Task:
Copy the lines below verbatim, beginning with the line that includes "From your observation, is" and continuing to the end; leave out everything before it.

Records for processing:

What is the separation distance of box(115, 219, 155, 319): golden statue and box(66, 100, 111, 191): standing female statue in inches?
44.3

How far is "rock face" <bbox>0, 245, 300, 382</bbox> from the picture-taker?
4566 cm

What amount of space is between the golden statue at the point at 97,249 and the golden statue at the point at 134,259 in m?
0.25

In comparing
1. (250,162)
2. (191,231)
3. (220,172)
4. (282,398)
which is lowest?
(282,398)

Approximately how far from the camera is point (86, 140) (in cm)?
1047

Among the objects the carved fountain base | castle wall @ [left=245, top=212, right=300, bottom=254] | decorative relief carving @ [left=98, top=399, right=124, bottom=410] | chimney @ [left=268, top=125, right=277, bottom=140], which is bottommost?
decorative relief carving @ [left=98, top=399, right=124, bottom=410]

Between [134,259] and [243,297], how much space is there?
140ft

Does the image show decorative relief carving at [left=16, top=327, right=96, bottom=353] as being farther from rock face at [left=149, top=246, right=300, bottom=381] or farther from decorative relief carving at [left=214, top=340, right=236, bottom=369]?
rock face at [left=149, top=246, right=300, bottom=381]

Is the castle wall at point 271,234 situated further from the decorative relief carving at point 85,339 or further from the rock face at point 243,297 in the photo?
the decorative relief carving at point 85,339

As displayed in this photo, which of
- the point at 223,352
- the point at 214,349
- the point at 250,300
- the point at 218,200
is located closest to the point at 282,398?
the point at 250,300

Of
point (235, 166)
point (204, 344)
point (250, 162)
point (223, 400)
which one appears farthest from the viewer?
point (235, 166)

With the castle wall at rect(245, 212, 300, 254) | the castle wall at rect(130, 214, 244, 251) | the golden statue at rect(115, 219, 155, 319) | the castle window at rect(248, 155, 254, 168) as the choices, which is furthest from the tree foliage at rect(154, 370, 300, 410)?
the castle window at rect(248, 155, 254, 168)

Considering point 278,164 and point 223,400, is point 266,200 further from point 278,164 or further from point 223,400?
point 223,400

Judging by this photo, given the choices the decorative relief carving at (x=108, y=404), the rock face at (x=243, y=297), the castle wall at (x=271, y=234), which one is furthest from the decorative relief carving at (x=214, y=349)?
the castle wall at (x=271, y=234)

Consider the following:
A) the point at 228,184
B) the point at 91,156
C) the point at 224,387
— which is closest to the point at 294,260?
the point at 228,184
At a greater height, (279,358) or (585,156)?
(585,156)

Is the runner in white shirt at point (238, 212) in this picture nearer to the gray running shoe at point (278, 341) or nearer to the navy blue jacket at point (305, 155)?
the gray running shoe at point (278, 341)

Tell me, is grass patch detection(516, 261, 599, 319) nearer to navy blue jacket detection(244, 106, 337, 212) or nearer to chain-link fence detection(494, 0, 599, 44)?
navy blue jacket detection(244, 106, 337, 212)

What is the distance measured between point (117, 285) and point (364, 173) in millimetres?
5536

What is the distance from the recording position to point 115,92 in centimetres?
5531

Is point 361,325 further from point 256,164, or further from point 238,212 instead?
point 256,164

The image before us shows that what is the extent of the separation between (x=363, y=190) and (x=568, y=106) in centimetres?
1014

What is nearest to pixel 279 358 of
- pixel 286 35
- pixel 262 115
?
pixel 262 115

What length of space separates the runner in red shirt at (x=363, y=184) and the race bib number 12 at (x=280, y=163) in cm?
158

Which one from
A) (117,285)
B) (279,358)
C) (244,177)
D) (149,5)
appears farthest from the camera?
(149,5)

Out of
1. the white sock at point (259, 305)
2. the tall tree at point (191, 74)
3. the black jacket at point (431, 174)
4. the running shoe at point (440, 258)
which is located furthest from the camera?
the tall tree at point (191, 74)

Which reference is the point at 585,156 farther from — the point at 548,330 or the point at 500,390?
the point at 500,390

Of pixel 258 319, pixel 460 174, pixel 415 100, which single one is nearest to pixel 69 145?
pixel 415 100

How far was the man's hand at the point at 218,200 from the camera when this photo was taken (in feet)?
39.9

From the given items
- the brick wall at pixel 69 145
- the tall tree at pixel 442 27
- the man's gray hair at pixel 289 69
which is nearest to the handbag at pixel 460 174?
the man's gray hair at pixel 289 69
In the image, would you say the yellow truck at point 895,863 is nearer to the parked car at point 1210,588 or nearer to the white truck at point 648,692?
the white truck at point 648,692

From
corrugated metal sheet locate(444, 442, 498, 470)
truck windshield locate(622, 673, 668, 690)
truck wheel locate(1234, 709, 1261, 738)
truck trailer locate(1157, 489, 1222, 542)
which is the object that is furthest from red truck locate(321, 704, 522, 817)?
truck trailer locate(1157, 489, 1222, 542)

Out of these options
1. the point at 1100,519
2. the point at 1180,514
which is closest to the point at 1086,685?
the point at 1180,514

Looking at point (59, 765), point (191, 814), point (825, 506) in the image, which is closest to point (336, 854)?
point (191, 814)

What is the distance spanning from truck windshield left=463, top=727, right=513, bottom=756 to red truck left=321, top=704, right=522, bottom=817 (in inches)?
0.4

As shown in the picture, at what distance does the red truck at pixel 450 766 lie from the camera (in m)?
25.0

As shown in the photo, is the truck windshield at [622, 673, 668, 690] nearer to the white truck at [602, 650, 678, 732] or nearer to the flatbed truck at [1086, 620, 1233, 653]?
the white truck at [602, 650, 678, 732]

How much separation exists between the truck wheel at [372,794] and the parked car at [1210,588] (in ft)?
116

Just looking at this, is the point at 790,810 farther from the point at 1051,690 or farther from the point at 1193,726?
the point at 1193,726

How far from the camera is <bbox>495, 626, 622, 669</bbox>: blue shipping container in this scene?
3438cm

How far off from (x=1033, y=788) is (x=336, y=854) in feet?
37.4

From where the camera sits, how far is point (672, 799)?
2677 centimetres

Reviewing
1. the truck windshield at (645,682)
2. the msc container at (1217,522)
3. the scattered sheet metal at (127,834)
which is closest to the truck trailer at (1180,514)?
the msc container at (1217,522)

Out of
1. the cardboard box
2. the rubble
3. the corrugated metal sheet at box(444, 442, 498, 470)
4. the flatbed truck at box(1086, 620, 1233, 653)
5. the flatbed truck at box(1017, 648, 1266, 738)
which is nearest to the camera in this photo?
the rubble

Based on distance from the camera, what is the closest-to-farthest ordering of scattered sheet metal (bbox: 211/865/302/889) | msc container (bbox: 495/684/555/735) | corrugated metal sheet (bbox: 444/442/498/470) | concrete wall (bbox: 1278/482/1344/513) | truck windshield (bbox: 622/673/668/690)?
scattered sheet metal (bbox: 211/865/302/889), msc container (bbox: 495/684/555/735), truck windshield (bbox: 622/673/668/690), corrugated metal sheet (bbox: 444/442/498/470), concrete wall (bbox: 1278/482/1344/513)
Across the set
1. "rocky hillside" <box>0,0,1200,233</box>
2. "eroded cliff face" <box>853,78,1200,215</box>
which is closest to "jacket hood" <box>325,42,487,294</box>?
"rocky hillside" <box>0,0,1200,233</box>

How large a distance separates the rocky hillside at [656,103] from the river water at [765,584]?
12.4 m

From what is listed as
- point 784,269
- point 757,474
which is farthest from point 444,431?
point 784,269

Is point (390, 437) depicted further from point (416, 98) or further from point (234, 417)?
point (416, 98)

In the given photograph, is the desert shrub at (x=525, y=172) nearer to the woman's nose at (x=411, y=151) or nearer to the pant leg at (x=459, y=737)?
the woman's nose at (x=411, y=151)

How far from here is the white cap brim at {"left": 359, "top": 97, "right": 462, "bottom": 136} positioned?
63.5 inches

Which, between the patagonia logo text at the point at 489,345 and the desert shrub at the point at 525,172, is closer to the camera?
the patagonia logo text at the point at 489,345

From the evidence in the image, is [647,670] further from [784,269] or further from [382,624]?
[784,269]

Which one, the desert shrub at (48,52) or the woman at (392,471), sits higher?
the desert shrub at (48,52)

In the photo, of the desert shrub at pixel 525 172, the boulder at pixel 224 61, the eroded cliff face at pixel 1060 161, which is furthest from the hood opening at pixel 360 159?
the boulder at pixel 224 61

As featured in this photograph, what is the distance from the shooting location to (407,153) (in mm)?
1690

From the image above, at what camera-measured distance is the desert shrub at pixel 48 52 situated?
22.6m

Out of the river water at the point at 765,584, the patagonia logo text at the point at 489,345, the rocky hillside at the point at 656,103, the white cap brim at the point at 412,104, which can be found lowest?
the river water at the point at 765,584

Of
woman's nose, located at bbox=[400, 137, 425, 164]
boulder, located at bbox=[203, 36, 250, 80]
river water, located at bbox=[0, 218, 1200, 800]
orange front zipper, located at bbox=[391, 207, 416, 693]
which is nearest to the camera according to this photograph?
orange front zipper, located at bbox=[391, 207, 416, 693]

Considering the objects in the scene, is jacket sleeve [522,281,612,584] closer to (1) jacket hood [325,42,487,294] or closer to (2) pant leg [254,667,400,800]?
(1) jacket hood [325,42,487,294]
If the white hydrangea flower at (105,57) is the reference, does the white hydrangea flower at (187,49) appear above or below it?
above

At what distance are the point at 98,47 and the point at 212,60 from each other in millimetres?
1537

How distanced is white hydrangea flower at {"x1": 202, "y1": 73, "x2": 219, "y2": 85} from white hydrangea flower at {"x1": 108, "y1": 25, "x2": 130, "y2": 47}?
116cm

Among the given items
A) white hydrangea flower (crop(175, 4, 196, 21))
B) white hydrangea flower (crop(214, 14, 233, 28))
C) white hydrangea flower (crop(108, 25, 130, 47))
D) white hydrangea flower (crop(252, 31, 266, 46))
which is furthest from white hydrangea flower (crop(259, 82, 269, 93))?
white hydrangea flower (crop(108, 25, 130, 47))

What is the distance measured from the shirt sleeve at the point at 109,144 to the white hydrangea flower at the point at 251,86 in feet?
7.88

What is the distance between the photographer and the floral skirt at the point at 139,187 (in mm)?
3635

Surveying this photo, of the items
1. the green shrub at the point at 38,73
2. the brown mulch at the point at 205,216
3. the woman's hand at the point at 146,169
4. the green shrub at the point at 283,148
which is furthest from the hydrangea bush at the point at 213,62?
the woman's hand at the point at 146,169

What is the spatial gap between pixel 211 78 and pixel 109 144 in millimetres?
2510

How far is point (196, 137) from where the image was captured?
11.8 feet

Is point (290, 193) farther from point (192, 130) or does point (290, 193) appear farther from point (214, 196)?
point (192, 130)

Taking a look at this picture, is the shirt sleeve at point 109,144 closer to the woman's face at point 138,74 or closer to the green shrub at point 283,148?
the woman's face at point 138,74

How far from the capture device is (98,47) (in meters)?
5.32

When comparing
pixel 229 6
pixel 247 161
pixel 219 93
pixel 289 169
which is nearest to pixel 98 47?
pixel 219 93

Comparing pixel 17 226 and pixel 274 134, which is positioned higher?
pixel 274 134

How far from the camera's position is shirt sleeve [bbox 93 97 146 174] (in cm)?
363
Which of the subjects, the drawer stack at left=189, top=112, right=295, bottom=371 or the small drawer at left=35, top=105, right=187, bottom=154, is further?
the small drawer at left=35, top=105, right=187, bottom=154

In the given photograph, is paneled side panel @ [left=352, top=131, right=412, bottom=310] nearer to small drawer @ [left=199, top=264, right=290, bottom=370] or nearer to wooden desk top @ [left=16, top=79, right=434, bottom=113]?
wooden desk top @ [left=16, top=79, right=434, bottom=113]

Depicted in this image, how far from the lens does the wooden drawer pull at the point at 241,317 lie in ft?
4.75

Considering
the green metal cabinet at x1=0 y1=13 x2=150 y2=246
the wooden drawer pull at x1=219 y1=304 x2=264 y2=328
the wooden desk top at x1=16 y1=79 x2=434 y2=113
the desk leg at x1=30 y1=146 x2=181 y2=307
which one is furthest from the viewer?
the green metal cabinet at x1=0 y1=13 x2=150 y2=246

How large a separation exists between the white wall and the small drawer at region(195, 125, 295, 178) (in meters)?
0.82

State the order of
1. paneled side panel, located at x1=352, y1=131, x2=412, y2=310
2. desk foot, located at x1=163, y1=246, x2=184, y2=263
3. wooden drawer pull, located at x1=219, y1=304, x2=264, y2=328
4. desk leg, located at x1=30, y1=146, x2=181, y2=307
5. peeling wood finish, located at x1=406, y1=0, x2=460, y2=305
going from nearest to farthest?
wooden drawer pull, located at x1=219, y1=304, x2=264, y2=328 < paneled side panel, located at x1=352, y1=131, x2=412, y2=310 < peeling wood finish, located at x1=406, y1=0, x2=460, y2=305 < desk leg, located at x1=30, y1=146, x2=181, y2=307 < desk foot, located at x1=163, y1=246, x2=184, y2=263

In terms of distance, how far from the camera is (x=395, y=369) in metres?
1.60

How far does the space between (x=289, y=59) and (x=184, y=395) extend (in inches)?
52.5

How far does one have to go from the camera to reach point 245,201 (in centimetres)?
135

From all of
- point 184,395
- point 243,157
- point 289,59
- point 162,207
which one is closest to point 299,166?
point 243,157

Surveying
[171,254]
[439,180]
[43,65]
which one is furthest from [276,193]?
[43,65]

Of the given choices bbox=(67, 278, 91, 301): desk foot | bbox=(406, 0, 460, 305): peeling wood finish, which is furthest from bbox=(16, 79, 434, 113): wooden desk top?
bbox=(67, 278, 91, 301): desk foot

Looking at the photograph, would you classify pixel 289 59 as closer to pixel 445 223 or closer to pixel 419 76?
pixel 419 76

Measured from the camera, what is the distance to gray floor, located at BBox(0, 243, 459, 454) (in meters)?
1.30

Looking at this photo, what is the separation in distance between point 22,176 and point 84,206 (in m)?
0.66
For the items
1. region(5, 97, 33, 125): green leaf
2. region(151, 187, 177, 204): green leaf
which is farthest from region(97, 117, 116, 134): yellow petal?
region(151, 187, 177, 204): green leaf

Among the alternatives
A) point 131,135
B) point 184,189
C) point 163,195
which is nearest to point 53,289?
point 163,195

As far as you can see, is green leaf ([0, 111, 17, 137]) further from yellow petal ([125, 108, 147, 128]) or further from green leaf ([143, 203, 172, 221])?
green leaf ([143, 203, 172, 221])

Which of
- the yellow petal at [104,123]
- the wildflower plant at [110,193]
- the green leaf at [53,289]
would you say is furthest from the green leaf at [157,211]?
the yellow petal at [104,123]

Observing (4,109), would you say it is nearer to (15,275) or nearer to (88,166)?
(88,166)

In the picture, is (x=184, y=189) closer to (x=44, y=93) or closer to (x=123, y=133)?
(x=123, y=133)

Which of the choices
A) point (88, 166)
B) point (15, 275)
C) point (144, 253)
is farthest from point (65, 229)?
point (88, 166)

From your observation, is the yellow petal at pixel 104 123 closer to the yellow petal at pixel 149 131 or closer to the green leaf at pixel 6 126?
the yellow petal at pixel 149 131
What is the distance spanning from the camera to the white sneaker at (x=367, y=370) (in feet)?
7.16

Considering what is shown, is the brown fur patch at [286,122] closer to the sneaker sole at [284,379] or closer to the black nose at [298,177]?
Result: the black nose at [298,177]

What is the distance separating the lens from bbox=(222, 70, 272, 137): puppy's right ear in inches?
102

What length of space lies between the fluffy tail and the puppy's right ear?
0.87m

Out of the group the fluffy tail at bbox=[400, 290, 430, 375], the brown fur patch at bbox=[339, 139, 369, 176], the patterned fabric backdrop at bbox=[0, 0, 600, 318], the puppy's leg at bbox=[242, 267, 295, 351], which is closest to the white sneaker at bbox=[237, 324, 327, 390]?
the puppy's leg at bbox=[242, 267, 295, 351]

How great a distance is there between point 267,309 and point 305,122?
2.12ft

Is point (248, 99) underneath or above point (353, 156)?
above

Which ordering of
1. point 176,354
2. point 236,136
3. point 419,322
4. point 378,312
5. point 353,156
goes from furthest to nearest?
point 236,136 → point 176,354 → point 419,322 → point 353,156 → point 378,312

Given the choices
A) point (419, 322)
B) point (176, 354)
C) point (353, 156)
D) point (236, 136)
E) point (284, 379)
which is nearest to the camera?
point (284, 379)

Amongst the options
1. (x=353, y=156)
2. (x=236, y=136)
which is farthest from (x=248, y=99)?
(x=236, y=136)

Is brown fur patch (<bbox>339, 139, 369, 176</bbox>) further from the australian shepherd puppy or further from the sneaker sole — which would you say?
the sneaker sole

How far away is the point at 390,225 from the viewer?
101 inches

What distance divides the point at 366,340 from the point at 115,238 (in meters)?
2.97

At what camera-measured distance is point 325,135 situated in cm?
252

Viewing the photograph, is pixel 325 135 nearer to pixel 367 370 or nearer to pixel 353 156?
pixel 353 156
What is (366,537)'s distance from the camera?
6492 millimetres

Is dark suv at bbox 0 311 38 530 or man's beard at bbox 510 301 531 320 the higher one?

Output of the exercise:
From your observation, is the yellow petal at pixel 104 123 closer to the yellow petal at pixel 149 131 or closer to the green leaf at pixel 6 126?
the yellow petal at pixel 149 131
What is the distance spanning from the camera to the white sneaker at (x=367, y=370) (in feet)?
7.16

Considering what is shown, is the brown fur patch at [286,122] closer to the sneaker sole at [284,379] or closer to the black nose at [298,177]?
Result: the black nose at [298,177]

What is the distance separating the lens from bbox=(222, 70, 272, 137): puppy's right ear in inches?
102

What length of space lies between the fluffy tail and the puppy's right ear?
0.87m

Out of the group the fluffy tail at bbox=[400, 290, 430, 375], the brown fur patch at bbox=[339, 139, 369, 176], the patterned fabric backdrop at bbox=[0, 0, 600, 318], the puppy's leg at bbox=[242, 267, 295, 351], which is closest to the white sneaker at bbox=[237, 324, 327, 390]?
the puppy's leg at bbox=[242, 267, 295, 351]

How great a distance is there between point 267,309 and point 305,122?
2.12ft

Is point (248, 99) underneath or above point (353, 156)?
above

Which ordering of
1. point 176,354
2. point 236,136
3. point 419,322
4. point 378,312
5. point 353,156
goes from furthest to nearest?
point 236,136 → point 176,354 → point 419,322 → point 353,156 → point 378,312

Given the choices
A) point (419, 322)
B) point (176, 354)
C) point (353, 156)
D) point (236, 136)
E) point (284, 379)
which is nearest to the camera?
point (284, 379)

Amongst the options
1. (x=353, y=156)
2. (x=236, y=136)
which is farthest from (x=248, y=99)?
(x=236, y=136)

Is brown fur patch (<bbox>339, 139, 369, 176</bbox>) further from the australian shepherd puppy or further from the sneaker sole — which would you say?
the sneaker sole

How far away is the point at 390,225 from the viewer?
101 inches

What distance divides the point at 366,340 from the point at 115,238 (in meters)?
2.97

At what camera-measured distance is point 325,135 situated in cm?
252

Viewing the photograph, is pixel 325 135 nearer to pixel 367 370 or nearer to pixel 353 156?
pixel 353 156
What is (366,537)'s distance from the camera?
6492 millimetres

Is dark suv at bbox 0 311 38 530 or man's beard at bbox 510 301 531 320 the higher one?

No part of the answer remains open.